Na casa de Marco Aurélio, 12, o computador não tem conexão; ele o utiliza para digitar trabalhos e jogar. Na escola, curte mais navegar pelas aulas de Geografia. Thais, 13, não sai enquanto não consegue falar. Ou melhor, ler o texto sobre racismo que acabou de escrever. Sente falta de computador em casa. Hoje, já diz com segurança que vai cursar Direito, com ênfase em Administração. O pai é chefe do departamento financeiro da Santa Casa, a mãe, vendedora no BHShopping. “Gosto de escrever. Computador em casa facilitaria a vida, eu ganharia tempo para pesquisa. Hoje, uso a Barsa, em papel. A família não compra computador porque a grana não dá”, lamenta.

Lurdinha não esconde o orgulho que tem da Leon. “No ano passado, oito alunos da 6ª foram diplomados na Olimpíada de Matemática. Muitos têm bolsas no Pitágoras (rede privada)”, diz. Entre “suas” crianças, muitas vêm de bairros distantes.

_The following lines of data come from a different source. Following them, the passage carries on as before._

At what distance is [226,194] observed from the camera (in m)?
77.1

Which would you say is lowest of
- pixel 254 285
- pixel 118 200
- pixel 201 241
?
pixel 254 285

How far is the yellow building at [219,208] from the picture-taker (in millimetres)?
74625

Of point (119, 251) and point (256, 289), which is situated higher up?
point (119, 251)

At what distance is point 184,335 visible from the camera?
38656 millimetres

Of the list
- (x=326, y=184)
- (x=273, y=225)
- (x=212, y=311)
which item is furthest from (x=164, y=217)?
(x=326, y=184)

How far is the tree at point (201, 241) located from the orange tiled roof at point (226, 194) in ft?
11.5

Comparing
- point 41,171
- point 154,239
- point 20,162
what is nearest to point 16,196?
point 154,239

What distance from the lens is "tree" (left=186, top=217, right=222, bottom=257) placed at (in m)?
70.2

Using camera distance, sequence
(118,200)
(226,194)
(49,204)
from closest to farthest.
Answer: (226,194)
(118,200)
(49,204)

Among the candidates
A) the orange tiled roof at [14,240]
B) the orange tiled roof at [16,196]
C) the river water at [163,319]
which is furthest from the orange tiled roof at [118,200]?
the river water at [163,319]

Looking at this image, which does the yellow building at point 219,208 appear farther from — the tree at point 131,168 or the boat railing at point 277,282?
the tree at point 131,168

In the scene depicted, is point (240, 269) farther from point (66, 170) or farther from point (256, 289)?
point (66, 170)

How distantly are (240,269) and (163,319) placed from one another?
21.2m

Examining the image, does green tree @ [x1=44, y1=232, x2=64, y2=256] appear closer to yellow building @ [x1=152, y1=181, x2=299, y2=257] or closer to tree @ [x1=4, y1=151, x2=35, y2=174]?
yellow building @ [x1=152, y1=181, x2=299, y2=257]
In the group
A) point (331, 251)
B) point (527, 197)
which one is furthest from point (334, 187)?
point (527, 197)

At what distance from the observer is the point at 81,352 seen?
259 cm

Na comunidade do Leon tanto há crianças de abrigo (cerca de 20), como as que chegam de carro importado. Ainda em 2007, há planos para abrir os laboratórios de informática à comunidade.


MetaSys: Linux nas escolas.

Era uma vez o projeto Computador Popular, nascido e criado na Universidade Federal de Minas Gerais (UFMG), que teria dinheiro do Fust para universalização do acesso. Foi para a geladeira, de onde foi tirado pela gestora de fundos FIR Capital, capitaneada por Marcus Regueira e Guilherme Emerich. (Esses dois mais Ivan Moura Campos eram do projeto do Computador Popular; depois, partiram para o desenvolvimento da ferramenta de busca Akwan, comprada em 2006 pela Google). A mesma FIR administrou o aporte de capital recebido pela empresa mineira International Sys e para lá levou o projeto do Computador Popular, junto com cerca de 12 especialistas em Linux da UFMG.

A Sys se concentra no software e estabelece parcerias de hardware, conta o presidente Paulo Maciel. Começa a desenvolver um sistema baseado na distribuição Open Suse, sobre a qual construiu um sistema operacional, o Metasys, que interopera com Windows. A Sys é uma distribuição de valor agregado, diz seu presidente. Porque, sobre o Open Suse, colocou novas camadas: tecnológica, no conceito smart client que busca o sistema operacional no servidor; um componente de software que transforma, por exemplo, um 486 em cliente inteligente; a camada de administração; de atualização; layer de monitoramento; de softwares aplicativos; de softwares pedagógicos.

Parceira da Intel desde 2004, no ano passado, a Sys foi convidada por ela para desenvolver a versão Linux do Classmate para o projeto da Secretaria de Educação de Minas. O sistema educacional é integrado pelo EduSyst server (conjunto de 16 aplicações para administração das escolas); MetaSys Monitor (destinado aos administradores de rede para controle e gerência de informações do ambiente computacional). Na primeira fase do Escolas em Rede, foram contratados mil sistemas para as 446 escolas-referência. E o  EduSyst Desktop (conjunto de aplicativos para auxílio ao desenvolvimento de atividades pedagógicas e didáticas do ensino fundamental e médio).